Das Ordnungsamt hat die Entscheidung in Absprache mit dem Veterinäramt und der Unteren Naturschutzbehörde getroffen. Wie viele Schildkröten tatsächlich in dem stark zugewachsenen Planschbecken leben und seit wann sie dort sind, ist nach Angaben der Quelle unklar. Auch die genaue Art konnte nicht bestimmt werden. Vermutet wird eine Wasserschildkrötenart.
Keine Einfangversuche geplant
Ordnungsamtsleiter Florian Kauer teilte der Altmark-Zeitung auf Nachfrage mit, dass es keine Einfangversuche geben werde. Er schätzt, dass die Tiere wahrscheinlich ausgesetzt wurden. Solange sie sich im Planschbecken wohlfühlen, dürfen sie dort bleiben.
Das Einfangen dürfte zudem schwierig sein: Die Schildkröten seien schwer zu beobachten und verschwänden schnell wieder im Wasser, wenn Spaziergänger vorbeikämen. Dort bieten viele Wasserlinsen zusätzlichen Schutz.

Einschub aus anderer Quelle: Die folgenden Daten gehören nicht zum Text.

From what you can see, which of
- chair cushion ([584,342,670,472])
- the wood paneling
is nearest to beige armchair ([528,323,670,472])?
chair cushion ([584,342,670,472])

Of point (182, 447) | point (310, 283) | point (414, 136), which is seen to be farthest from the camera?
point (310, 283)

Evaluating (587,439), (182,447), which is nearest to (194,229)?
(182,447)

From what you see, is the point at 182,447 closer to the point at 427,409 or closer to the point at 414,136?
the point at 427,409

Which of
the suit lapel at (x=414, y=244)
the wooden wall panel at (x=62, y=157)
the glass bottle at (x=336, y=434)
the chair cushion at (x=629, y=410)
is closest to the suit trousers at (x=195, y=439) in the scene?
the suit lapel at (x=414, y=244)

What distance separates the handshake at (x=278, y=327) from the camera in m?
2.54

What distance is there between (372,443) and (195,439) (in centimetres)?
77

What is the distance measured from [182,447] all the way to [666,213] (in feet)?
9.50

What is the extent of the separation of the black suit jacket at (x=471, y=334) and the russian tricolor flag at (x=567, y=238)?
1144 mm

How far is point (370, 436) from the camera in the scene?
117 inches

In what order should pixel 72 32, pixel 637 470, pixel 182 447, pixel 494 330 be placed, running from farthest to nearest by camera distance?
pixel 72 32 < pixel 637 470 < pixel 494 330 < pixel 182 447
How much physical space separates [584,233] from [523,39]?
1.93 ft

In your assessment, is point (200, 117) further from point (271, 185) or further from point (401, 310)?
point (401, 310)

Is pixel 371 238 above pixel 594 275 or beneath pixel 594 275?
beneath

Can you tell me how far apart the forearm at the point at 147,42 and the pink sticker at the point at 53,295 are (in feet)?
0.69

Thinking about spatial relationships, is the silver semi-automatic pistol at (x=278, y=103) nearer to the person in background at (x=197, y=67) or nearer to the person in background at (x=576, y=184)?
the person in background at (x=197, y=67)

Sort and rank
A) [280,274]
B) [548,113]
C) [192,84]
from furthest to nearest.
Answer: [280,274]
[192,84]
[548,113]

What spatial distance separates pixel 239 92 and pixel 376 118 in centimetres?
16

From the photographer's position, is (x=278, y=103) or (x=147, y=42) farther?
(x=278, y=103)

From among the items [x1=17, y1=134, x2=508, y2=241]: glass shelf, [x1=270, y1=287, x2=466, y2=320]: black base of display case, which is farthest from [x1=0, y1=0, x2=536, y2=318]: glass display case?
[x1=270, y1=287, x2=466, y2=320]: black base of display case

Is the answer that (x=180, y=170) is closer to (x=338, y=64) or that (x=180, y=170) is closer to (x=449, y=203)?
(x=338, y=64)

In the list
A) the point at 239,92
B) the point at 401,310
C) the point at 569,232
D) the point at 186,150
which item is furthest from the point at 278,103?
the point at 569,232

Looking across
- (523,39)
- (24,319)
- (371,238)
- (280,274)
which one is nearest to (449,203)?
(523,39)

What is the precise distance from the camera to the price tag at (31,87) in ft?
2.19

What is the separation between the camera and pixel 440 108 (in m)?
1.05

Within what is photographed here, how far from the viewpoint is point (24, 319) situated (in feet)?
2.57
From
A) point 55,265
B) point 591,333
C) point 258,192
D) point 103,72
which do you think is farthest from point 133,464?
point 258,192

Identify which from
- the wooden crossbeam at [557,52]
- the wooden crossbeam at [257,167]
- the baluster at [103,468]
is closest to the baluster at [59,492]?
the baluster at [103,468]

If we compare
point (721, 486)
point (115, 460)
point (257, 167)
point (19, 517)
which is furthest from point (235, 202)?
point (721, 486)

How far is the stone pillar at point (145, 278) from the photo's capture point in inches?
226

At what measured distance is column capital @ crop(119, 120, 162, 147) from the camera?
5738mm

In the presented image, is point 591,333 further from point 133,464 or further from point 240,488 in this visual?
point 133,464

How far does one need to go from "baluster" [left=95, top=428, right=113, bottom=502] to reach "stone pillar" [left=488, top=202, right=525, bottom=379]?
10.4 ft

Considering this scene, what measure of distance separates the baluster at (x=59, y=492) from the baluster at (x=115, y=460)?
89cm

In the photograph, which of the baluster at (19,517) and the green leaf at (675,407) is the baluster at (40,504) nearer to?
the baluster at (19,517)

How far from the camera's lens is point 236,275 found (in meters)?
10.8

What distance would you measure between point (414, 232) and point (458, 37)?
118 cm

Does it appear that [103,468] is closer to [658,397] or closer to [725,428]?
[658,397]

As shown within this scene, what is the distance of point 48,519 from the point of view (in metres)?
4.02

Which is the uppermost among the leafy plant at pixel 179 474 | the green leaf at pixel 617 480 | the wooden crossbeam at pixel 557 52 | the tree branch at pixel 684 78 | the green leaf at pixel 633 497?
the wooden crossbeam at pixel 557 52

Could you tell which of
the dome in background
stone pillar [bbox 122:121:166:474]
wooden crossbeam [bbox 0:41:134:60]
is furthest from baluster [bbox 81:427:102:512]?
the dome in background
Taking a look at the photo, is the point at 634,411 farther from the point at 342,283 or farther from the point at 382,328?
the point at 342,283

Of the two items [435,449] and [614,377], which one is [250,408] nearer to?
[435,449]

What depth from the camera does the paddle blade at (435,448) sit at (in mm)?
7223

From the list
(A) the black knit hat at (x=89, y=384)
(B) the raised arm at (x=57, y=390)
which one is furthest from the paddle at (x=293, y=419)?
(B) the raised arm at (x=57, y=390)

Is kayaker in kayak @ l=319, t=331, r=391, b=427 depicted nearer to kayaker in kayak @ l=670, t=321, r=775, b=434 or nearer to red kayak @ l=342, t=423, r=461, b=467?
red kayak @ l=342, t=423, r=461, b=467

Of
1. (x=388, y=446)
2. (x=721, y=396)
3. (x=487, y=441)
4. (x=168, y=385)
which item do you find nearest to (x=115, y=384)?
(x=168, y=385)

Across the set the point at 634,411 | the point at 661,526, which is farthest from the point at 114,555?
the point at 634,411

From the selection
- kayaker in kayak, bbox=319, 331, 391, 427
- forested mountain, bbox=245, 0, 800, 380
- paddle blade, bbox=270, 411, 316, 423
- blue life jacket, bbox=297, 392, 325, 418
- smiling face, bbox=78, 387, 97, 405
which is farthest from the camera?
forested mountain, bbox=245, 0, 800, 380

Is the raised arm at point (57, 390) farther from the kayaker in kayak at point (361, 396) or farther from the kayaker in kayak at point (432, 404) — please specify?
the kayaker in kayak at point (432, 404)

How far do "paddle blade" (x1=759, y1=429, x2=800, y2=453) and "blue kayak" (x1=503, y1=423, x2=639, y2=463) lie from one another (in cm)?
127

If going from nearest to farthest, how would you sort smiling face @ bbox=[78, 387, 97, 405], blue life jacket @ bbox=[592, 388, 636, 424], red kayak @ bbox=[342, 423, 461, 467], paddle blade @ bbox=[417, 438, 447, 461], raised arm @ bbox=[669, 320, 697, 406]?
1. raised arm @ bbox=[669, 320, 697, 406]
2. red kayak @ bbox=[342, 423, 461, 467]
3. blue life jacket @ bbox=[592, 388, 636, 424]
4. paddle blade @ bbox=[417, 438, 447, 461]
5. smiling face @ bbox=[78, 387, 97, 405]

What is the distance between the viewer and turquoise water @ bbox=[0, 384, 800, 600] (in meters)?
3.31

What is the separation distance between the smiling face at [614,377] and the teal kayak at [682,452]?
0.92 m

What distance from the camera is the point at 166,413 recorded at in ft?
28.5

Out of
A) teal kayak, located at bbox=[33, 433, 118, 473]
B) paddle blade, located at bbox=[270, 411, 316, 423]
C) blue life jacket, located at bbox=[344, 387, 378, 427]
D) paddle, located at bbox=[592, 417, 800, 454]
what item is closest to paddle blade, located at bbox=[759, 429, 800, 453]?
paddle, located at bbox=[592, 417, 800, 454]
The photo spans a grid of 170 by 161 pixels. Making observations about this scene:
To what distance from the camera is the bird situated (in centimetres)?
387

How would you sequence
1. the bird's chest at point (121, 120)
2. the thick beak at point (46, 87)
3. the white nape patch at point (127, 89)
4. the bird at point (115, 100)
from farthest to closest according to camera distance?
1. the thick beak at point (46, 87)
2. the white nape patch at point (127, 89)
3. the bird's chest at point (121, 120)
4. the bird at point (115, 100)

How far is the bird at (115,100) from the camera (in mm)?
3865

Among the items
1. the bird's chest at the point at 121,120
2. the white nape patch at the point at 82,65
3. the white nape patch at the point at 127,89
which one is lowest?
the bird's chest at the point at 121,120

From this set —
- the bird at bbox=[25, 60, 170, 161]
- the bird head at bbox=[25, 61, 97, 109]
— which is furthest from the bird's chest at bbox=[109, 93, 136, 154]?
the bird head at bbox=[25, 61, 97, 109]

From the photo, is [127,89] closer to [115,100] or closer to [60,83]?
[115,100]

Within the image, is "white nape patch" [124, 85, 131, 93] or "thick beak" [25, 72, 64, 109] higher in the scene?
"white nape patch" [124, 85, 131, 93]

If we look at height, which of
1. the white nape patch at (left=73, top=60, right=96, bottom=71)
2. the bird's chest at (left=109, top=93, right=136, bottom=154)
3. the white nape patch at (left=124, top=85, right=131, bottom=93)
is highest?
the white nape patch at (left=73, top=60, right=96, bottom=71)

Erinnerung an die Schildkröte im Stadtgraben
Die Entscheidung erinnert an eine Amerikanische Schmuckschildkröte, die 2024 nur wenige Meter entfernt im Gardelegener Stadtgraben entdeckt worden war. Das Tierheim versuchte damals mehrfach, das Tier mit einer eigens gebauten und wiederholt versetzten Falle sowie mit Futter einzufangen. Die Versuche blieben erfolglos. Die Schildkröte blieb deshalb im Stadtgraben.
Bürger hatten bereits 2024 berichtet, in den Jahren zuvor mehrere Schildkröten im Stadtgraben gesehen zu haben. Die aktuelle Meldung betrifft Gardelegen und nicht die Hansestadt Stendal.